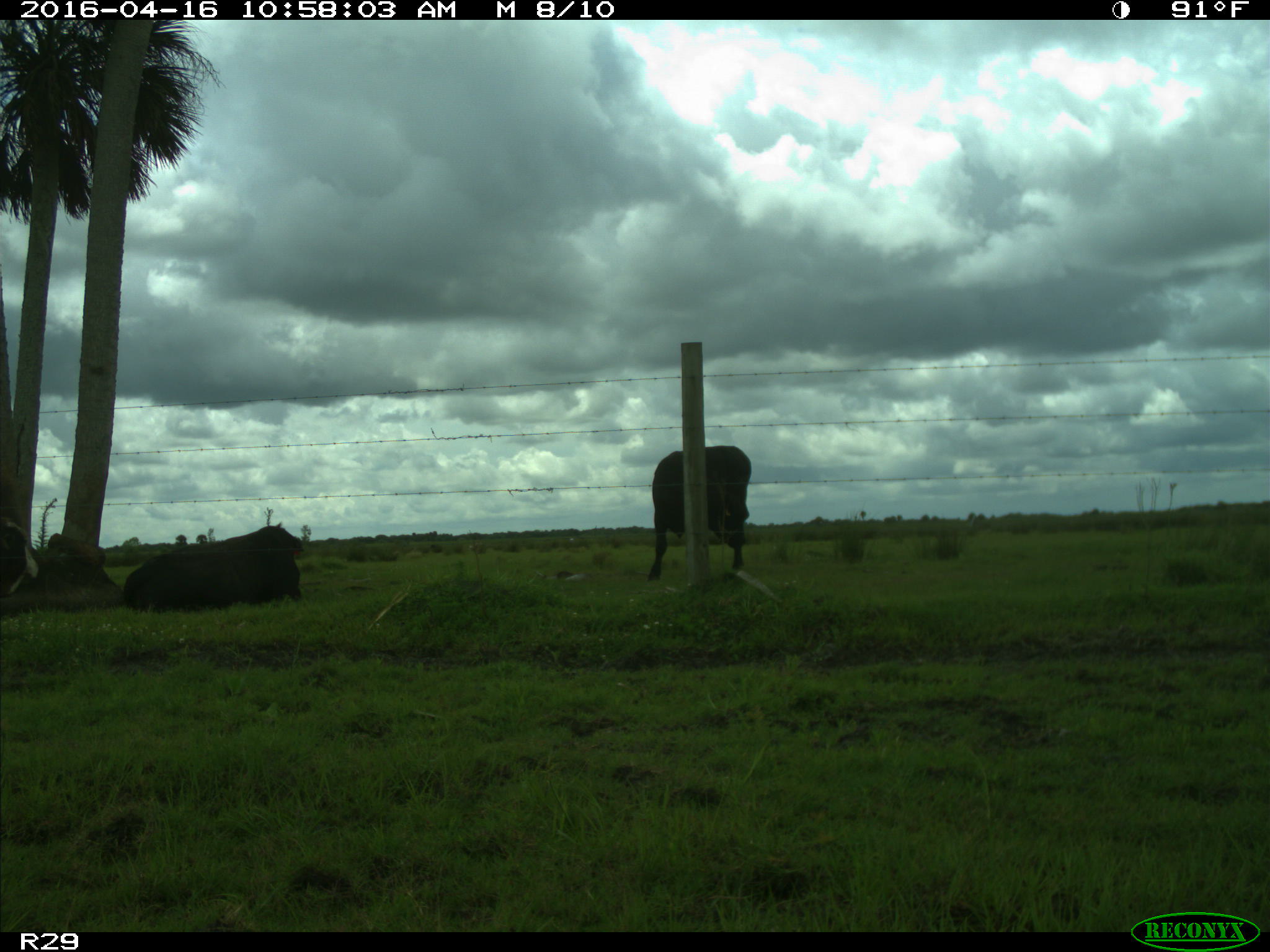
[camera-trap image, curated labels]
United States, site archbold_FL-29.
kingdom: Animalia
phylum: Chordata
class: Mammalia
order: Artiodactyla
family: Bovidae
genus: Bos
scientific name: Bos taurus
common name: domestic cow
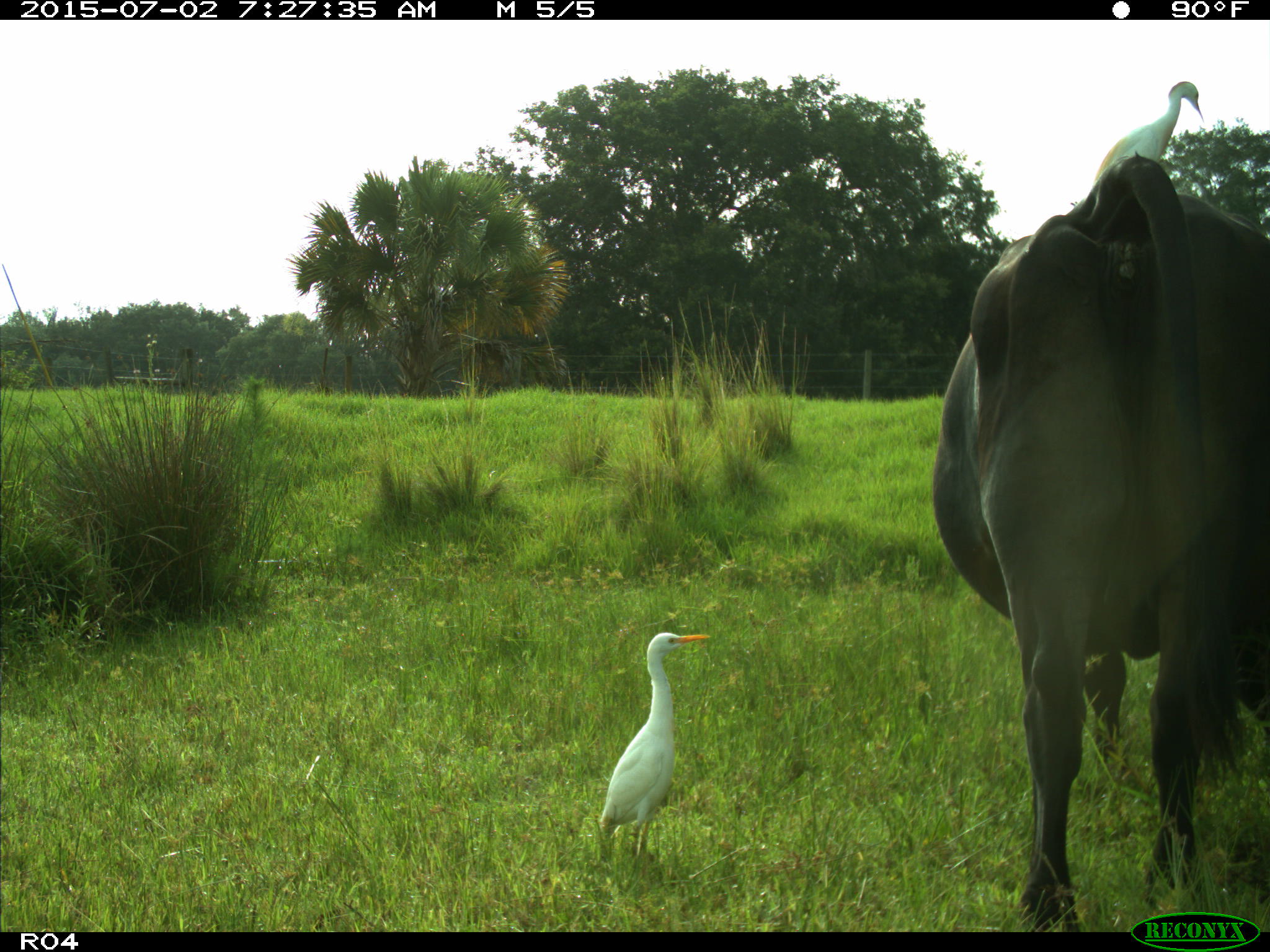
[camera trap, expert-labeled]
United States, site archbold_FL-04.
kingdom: Animalia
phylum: Chordata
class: Mammalia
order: Artiodactyla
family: Bovidae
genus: Bos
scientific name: Bos taurus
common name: domestic cow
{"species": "Bos taurus (domestic cow)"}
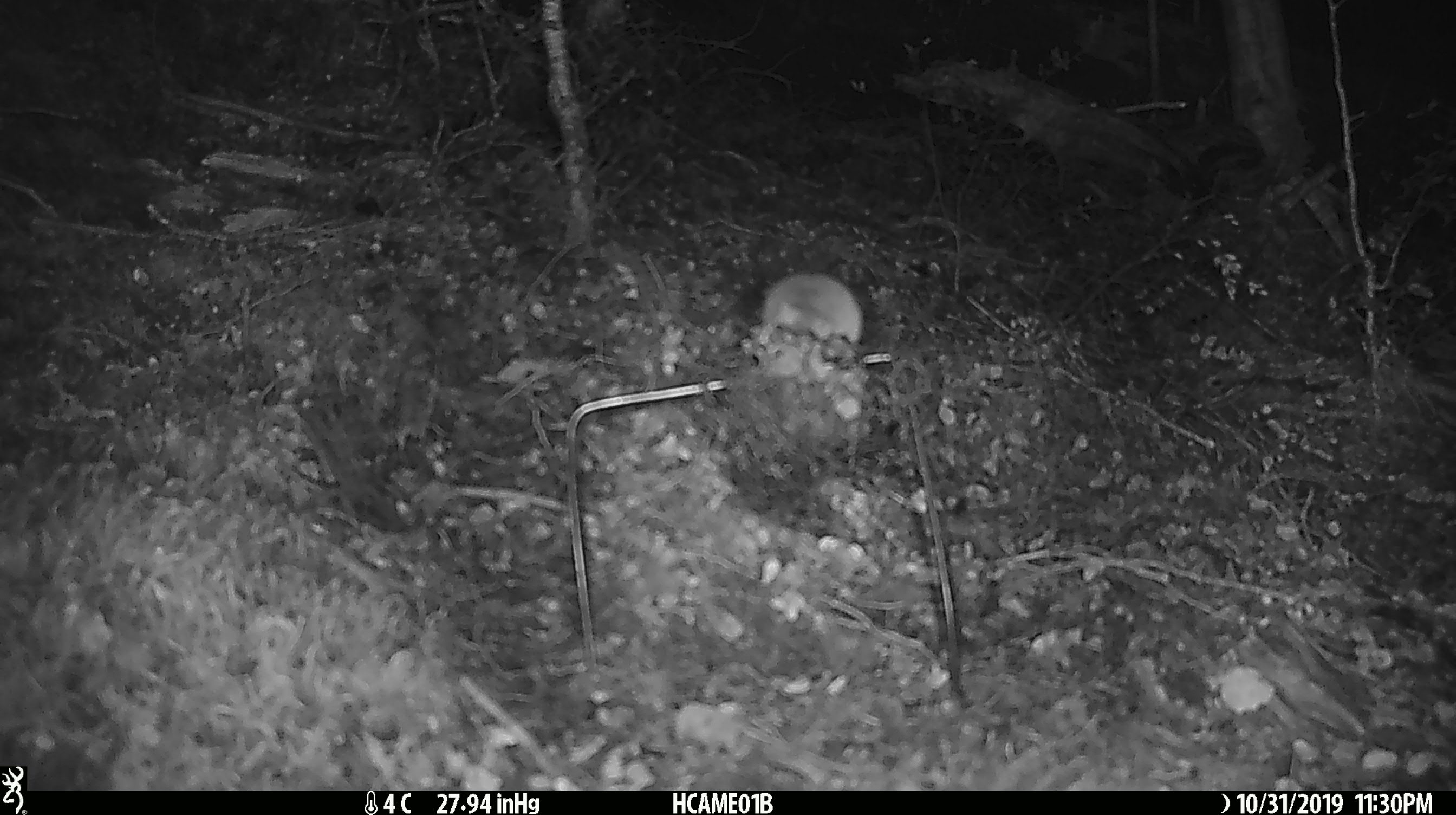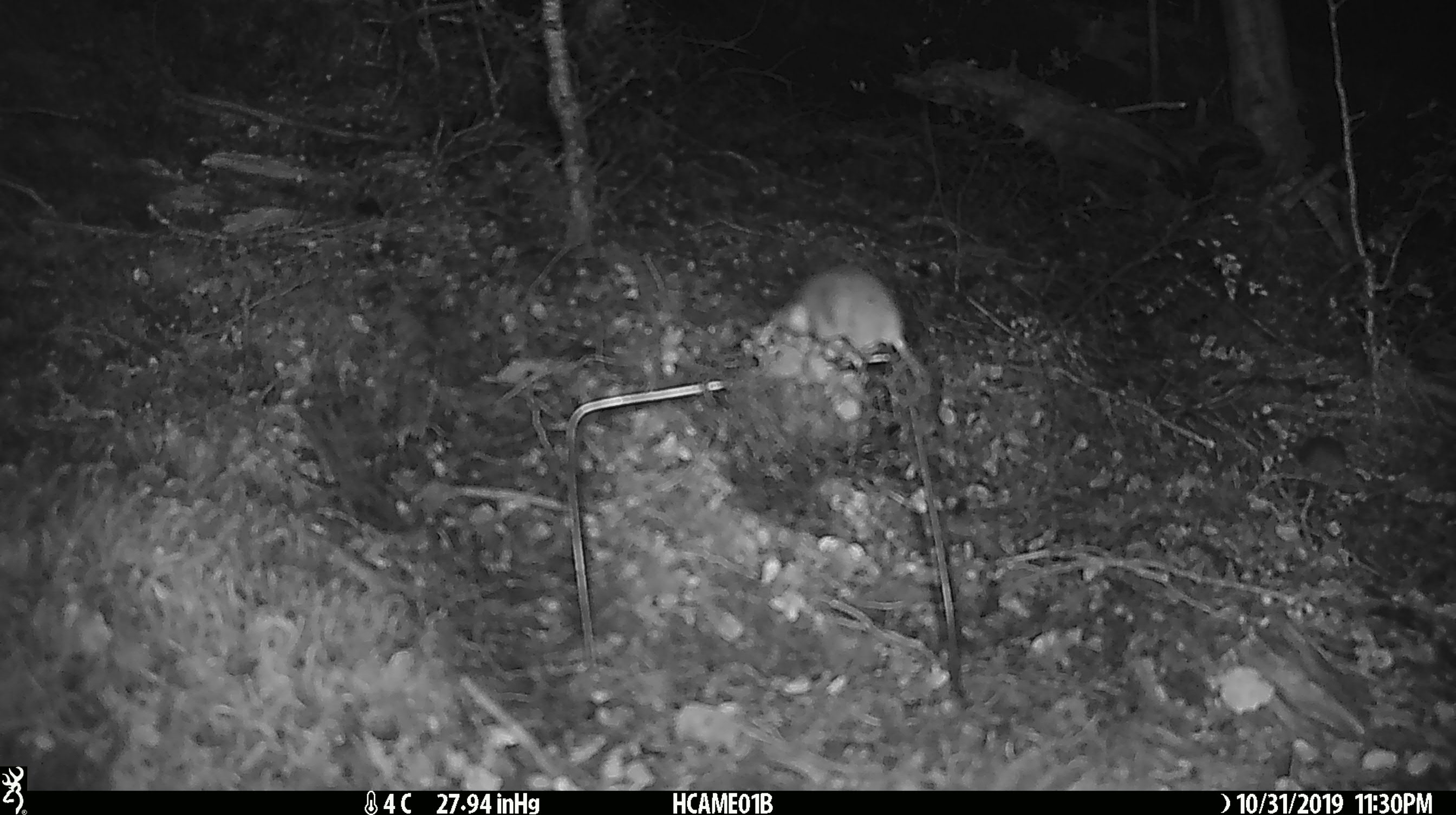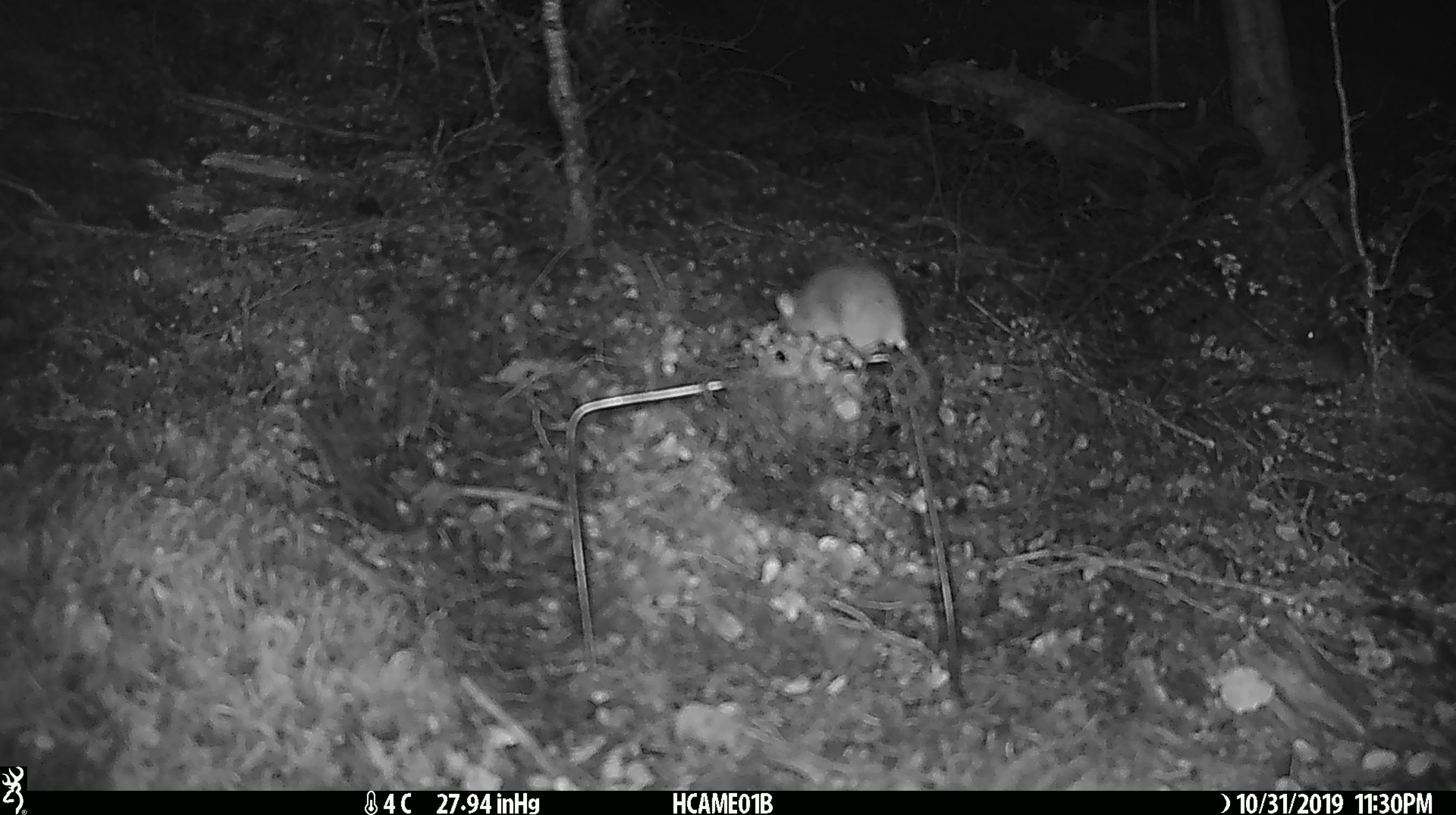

## Work to complete
Reproduce each line from the listing above that includes the word "trap".

## Answer box
[camera-trap image, curated labels]
[camera trap, expert-labeled]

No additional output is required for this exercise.